ランニングシャツ、今風にはタンクトップと言えばよいか、
それにショートパンツ姿が軽快にやって来る。
10月に入り、さすがに朝夕はぐんと涼しさが増してきた。
それで、当方は長袖に変え短パンもやめたのだが、
なのにこの人は、腕も脚もむき出しなのだ。
足取りもジョギングというほどではないが、かなりの早歩きだ。
元気のよいお兄さんだなあ。
そう思っていたら、いや違った。
近づいてみると年の頃70歳前後の、結構な年配ではないか。
右手を軽く上げ「おはよっす」とすれ違っていった。
どうやら、奥さんは膝かどこかが悪いらしい。
少しばかり右足を引きずるように歩かれるから、当然歩みは遅い。
そのすぐ後ろにご主人がつかれている。
支えるように、守るように、気遣うように。
お年はお2人とも70歳後半とお見受けする。
夫婦は幾つになっても夫婦である。
愛犬のサクラちゃんとの早朝散歩を日課としている老婦人。
毎日、会うわけではない。
散歩コースはサクラちゃん次第だそうで、
今日はこちら、明日はあちらと変わるそうだ。
たまたま今日はこちらが歩いている川沿いでぱったり。
「お久しぶり」のあいさつになる。
サクラちゃんとも顔見知りになっており、
鼻をクンクンさせながらやってくる。
頭を、喉元をナデナデ。
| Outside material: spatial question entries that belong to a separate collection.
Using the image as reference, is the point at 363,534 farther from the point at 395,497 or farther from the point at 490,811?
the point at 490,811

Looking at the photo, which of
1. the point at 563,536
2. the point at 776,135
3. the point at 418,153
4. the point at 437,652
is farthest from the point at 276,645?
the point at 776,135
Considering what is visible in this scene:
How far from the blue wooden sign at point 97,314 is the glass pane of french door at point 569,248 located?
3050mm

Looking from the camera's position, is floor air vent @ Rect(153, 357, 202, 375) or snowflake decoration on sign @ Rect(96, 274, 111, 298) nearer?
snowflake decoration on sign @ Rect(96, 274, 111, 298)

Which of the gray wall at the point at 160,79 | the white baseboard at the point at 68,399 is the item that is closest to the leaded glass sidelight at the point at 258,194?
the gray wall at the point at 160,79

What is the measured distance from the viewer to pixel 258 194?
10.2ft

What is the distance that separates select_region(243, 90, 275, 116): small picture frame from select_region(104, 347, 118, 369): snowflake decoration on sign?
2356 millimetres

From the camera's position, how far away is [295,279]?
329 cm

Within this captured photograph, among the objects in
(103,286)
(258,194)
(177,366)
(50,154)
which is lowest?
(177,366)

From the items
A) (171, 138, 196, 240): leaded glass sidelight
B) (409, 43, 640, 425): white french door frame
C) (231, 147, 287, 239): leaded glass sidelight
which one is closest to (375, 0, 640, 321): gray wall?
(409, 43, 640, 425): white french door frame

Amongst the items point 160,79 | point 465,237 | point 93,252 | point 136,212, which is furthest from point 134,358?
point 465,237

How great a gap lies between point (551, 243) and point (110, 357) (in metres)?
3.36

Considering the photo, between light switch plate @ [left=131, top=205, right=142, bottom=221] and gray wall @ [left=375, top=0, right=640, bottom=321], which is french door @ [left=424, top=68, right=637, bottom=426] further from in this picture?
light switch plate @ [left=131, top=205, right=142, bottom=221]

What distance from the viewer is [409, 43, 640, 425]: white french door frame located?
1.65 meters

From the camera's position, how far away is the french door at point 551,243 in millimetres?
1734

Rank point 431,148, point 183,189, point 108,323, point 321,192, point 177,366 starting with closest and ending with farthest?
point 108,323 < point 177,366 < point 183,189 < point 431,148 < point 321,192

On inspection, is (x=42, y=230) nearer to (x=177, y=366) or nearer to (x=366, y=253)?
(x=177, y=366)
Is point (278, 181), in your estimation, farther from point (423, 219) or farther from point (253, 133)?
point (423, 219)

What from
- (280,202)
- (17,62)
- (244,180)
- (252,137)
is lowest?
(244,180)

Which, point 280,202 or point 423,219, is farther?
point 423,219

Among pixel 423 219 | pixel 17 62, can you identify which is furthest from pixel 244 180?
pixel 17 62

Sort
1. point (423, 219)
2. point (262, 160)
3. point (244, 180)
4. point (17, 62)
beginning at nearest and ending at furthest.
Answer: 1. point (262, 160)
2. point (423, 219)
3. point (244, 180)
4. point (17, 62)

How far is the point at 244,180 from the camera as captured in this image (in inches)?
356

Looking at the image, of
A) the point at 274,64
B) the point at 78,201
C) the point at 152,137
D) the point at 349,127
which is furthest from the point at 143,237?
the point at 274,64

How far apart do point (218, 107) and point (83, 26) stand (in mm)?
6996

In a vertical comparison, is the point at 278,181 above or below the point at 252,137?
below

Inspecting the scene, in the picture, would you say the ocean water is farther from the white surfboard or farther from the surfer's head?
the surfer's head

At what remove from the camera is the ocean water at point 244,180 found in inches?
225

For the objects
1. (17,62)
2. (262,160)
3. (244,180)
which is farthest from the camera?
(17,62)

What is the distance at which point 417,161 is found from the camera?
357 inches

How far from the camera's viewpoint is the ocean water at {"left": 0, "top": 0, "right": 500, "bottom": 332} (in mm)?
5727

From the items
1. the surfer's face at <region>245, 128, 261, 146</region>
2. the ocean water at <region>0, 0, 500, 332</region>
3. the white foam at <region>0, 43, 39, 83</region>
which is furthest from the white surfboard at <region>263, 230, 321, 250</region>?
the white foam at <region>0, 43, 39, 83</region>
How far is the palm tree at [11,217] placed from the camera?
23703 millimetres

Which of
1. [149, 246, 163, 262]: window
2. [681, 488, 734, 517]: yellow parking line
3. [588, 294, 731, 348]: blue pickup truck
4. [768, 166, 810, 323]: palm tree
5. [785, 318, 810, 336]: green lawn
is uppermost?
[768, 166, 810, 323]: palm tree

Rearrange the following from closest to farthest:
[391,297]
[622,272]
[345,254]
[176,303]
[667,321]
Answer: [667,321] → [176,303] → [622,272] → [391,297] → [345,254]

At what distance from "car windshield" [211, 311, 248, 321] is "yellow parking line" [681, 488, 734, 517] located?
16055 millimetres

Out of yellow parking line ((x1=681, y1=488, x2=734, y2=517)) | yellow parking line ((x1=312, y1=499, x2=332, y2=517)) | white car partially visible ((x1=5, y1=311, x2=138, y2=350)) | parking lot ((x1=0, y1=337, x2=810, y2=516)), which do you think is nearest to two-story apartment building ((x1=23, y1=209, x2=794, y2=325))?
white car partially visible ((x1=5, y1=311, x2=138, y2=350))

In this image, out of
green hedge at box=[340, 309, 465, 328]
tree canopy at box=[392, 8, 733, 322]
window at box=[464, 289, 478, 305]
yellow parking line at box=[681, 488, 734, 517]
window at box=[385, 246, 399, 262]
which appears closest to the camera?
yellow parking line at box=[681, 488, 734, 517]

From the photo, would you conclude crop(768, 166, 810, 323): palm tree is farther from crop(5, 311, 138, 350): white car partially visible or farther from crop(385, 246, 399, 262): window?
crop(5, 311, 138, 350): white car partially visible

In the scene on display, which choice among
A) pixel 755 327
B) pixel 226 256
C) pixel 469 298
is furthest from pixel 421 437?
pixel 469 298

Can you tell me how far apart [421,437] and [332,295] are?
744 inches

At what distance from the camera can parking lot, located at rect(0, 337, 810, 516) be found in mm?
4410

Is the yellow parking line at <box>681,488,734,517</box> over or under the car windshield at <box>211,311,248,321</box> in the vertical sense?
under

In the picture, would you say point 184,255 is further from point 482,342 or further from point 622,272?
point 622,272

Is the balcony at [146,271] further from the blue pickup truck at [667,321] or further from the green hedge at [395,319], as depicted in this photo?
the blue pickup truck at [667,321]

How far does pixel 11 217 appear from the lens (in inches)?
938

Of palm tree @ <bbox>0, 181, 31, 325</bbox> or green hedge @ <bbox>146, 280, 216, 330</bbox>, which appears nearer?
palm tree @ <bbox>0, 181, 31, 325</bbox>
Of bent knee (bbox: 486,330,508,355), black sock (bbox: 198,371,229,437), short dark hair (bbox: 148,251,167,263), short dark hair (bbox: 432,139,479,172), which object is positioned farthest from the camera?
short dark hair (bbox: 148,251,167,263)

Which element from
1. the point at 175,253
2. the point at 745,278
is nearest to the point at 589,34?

尻尾を振りながら体をすり寄せてくる。
しばらくの談笑の後、突然サクラちゃんが走り出した。
引っ張られるように老婦人も走り出す。
70歳と聞いたが、いやーお元気、お元気。
「また、お会いしましょう。サクラちゃん」
2組のご夫婦が右から、左からやって来る。
どちらも定年を迎えられた頃の年齢とお見受けする。
そして、「おはようございます」の挨拶を済ますと、
すぐに早朝の談笑時間となる。
毎朝、毎朝何を話されるのやら。話の花が咲いているようだ。
もちろん、その中心は奥さん方。
ご主人方は、2歩も3歩も退いておられる。
お2人共手持ち無沙汰の様子で、
胸中「おい、まだか」と言われているに違いない。
これが、ごく普通の夫婦のありようだろう。
「おはようございます」と声をかけながら側を通り過ぎる。
後ろからまだ奥さん方の話声が聞こえてくる。
いつものママチャリだ。
懸命に漕いでいるのは、70歳前後のおじさんだ。
短いながら上り坂も漕ぎ上がる。
毎朝どのくらい走っているのだろうか。
ジョギングやウオーキングにも勝る運動かもしれない。
その壮健さには恐れ入る。
あれっ。
よく見れば、くわえタバコではないか。
すれ違う際、その香りがかすかに漂ってくる。
「タバコはおやめなさい」聞こえぬ程度の声をかけたものの、
素知らぬふうに、そして軽快に走り続けていった。